In 1943 Republic proclaimed its singing Western star Roy Rogers – born Leonard Slye in Duck Run, Ohio–the “King of the Cowboys.” Republic head Herbert Yates, inspired by the success of the stage musical Oklahoma!, decided that Rogers’s next Western should feature a more prominent role for a female costar. The film was The Cowboy and the Señorita, and Evans won the role despite her lack of experience riding horses. The movie was an immediate success, and Rogers and Evans were paired in four more movies in 1944: Yellow Rose of Texas, Lights of Old Santa Fe, Song of Nevada, and San Fernando Valley.
Evans’s marriage to Butts ended in divorce in 1945, and Rogers’s wife Arline died of an embolism shortly after the birth of their son Roy Jr. in 1946. The following year Rogers proposed to Evans while they were sitting on their horses waiting to appear in a rodeo in Chicago, and they were married on December 31, 1947, at the Flying L Ranch in Oklahoma, where they had just finished filming Home to Oklahoma.
Rogers and Evans became probably the most popular husband-and-wife team in American entertainment history. By 1951, when their television series The Roy Rogers Show began its seven-year run, they had appeared together in twenty-nine movies; their weekly radio show was a huge hit; and there were more than 2,000 Roy Rogers fan clubs around the world, including one in London with 50,000 members–the largest such club in the world.
Dale Evans also enjoyed considerable success as a songwriter. In addition to Rogers’s theme song, “Happy Trails,” she also composed such country and gospel music standards as “The Bible Tells Me So,” “My Heart Went That-a-Way,” “I Wish I Had Never Met Sunshine,” and “Aha, San Antone.”
But Rogers and Evans also had their share of suffering. Their family was a large one–in addition to Evans’s son, Tom, Rogers had three children from his first marriage, and the couple adopted three other children and one foster child.
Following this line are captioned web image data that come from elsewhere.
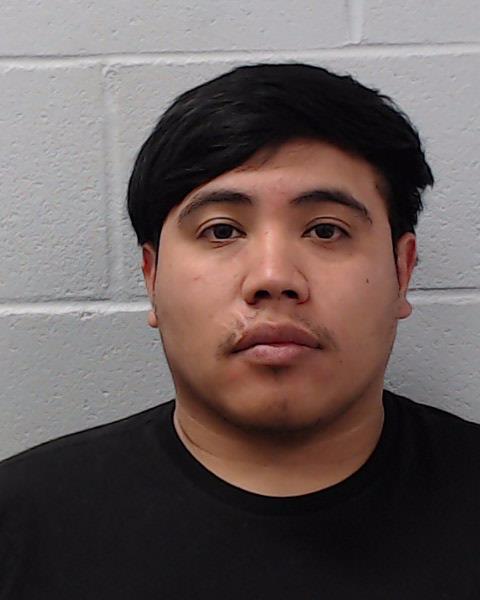 Robledo, Eric Anthony booking photo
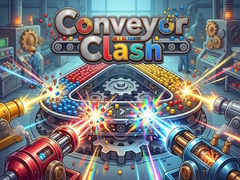Ойын Conveyor Clash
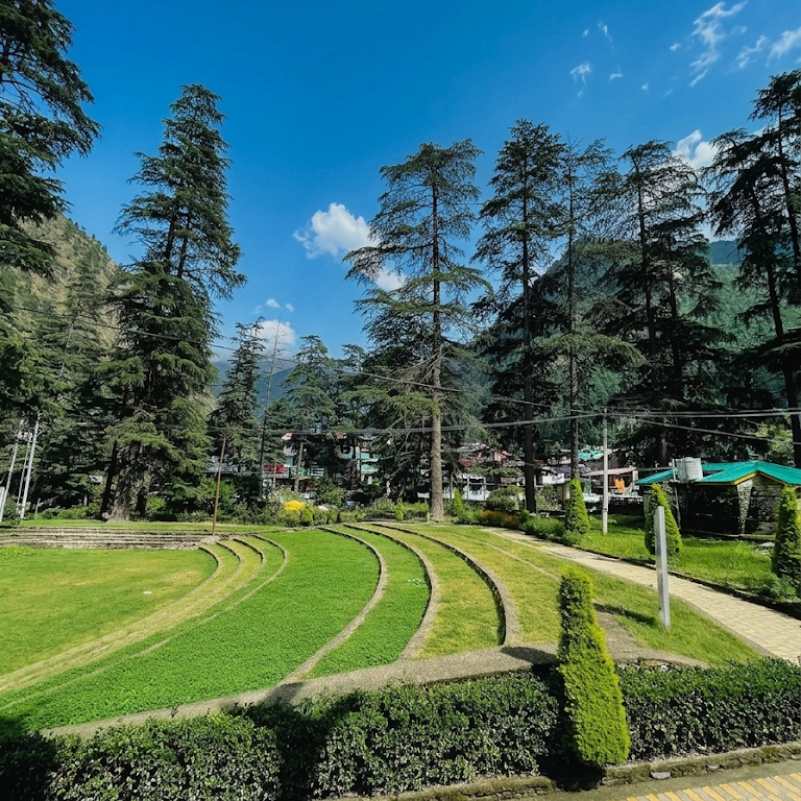 Kasol Nature Park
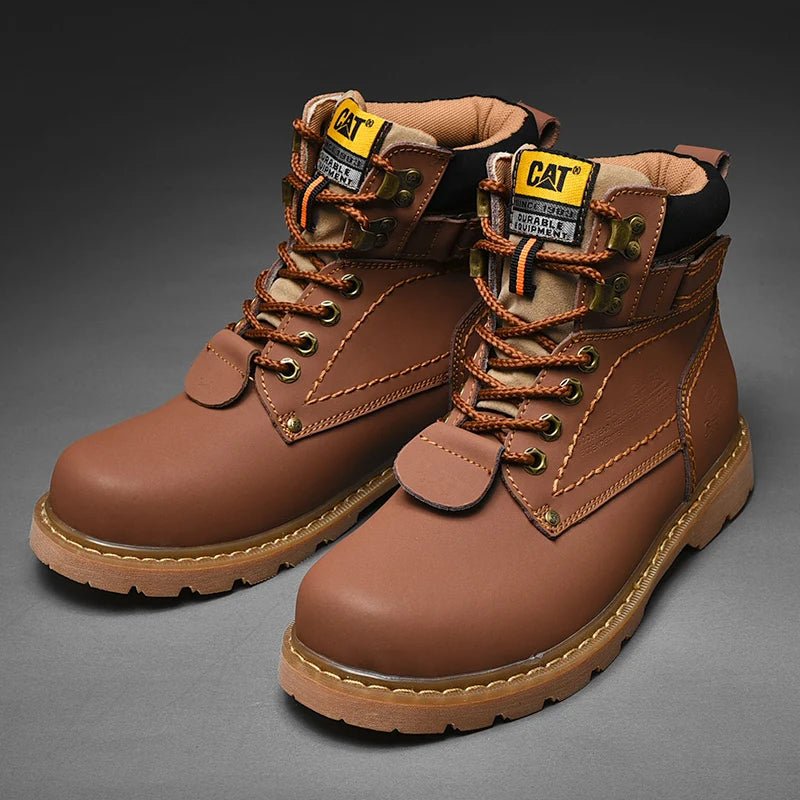 Casual non - slip winter boots - Antonios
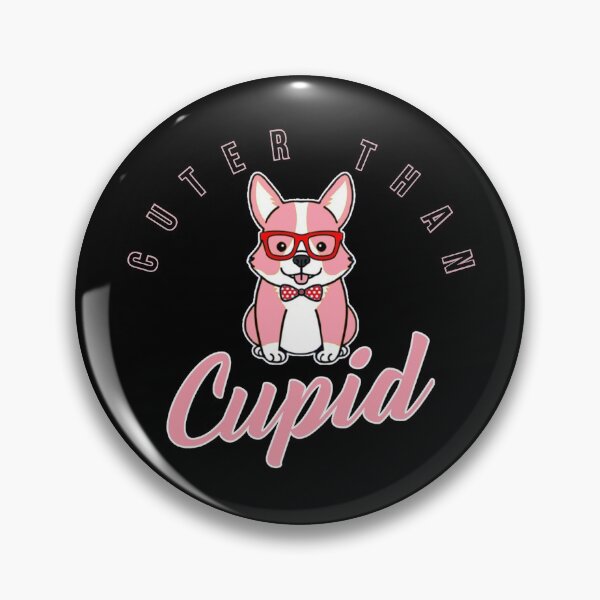 Item preview, Cuter Than Cupid T-Shirt, Valentine T-Shirt. designed and sold by OAPod.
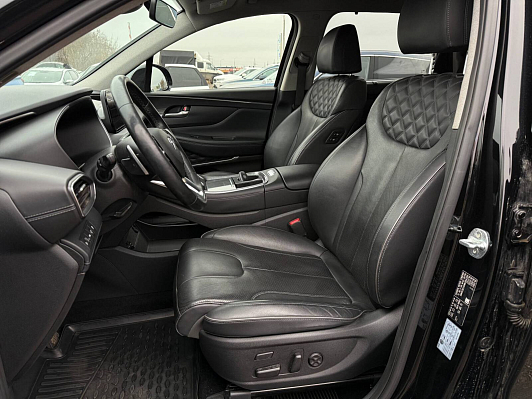 Hyundai Santa Fe High-Tech, 2021 года, пробег 169765 км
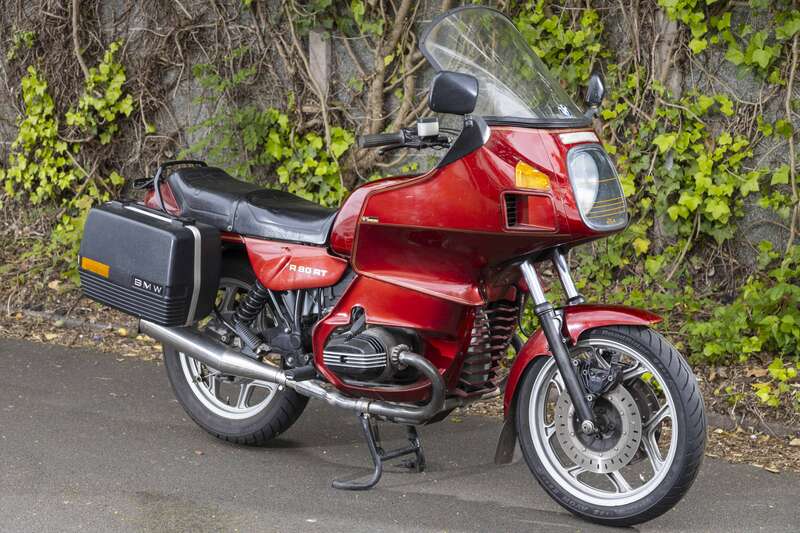 Used BMW R80 1987 for sale - 78685510: Photo 5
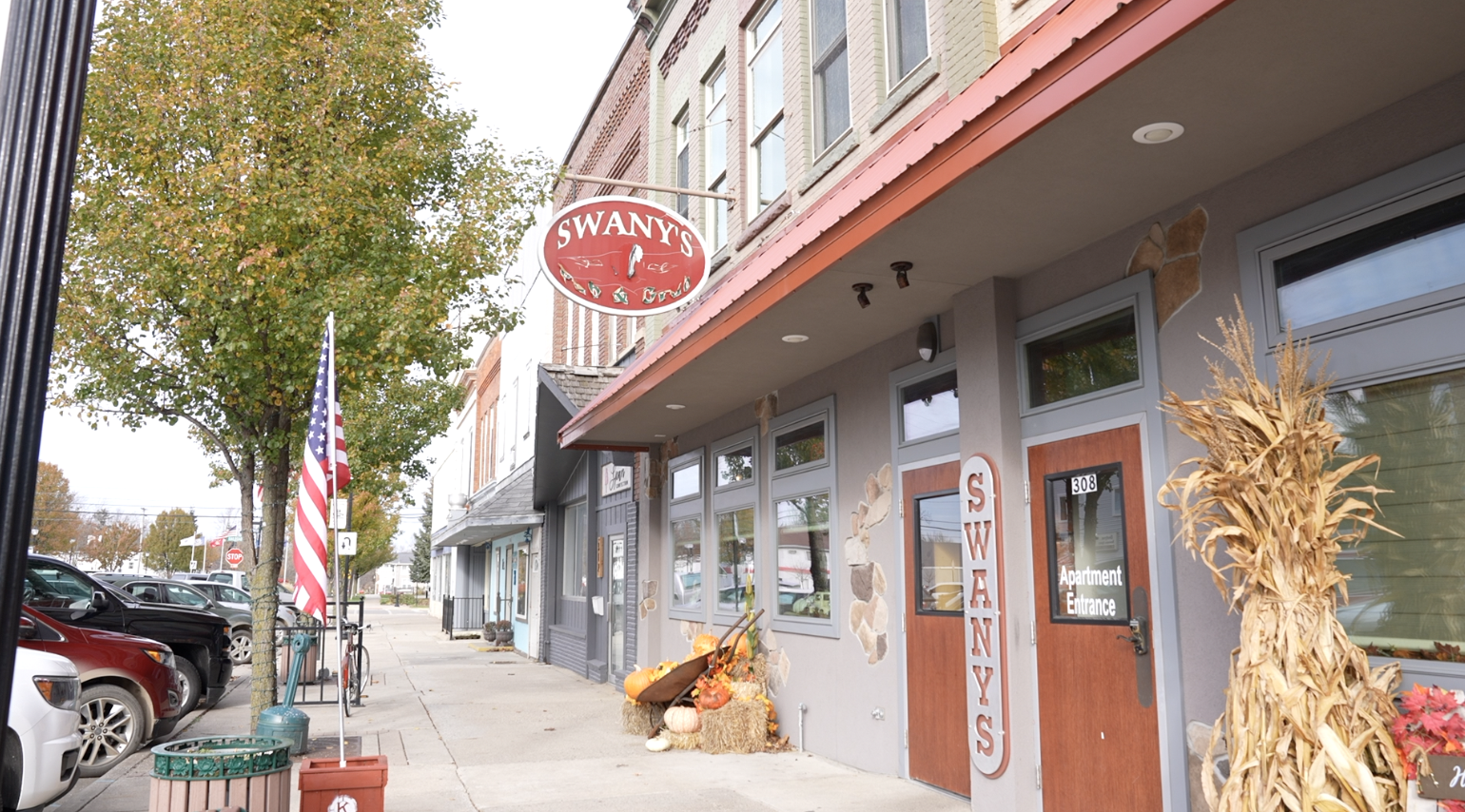Swany's Pub and Grill in St. Johns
They had one child together, a daughter named Robin, who was born in 1950. She was born with Down syndrome and heart defects, and her death two years later inspired Evans to write the first of her many inspirational books, Angel Unaware. Their adopted daughter Debbie, twelve, was killed in a bus accident in 1964, and their adopted son Sandy, eighteen, died the next year after a drinking binge while serving in the military in Germany.
Rogers and Evans attempted to revive their flagging popularity in 1962 with the short-lived Roy Rogers and Dale Evans Show, but eventually retired to Apple Valley, California, and devoted themselves to the Roy Rogers-Dale Evans Museum there. (The museum moved to neighboring Victorville in 1976.) Evans continued to write books testifying to her Christian faith and appeared at numerous religious meetings. The Texas Press Association named her Texan of the Year in 1970, and she was named to theNational Cowgirl Museum and Hall of Fame in 1995. She and Rogers were elected to the Western Music Association Hall of Fame in 1989. She also had three stars on the Hollywood Walk of Fame. Her final show-business appearance was as the host of a television show called A Date with Dale for the religious Trinity Broadcast Network in 1996. Roy Rogers died in 1998. In 2000 she was inducted into the Texas Country Music Hall of Fame. Dale Evans died of congestive heart failure in Apple Valley on February 7, 2001. She was buried next to Roy at Sunset Hills Memorial Park in Apple Valley.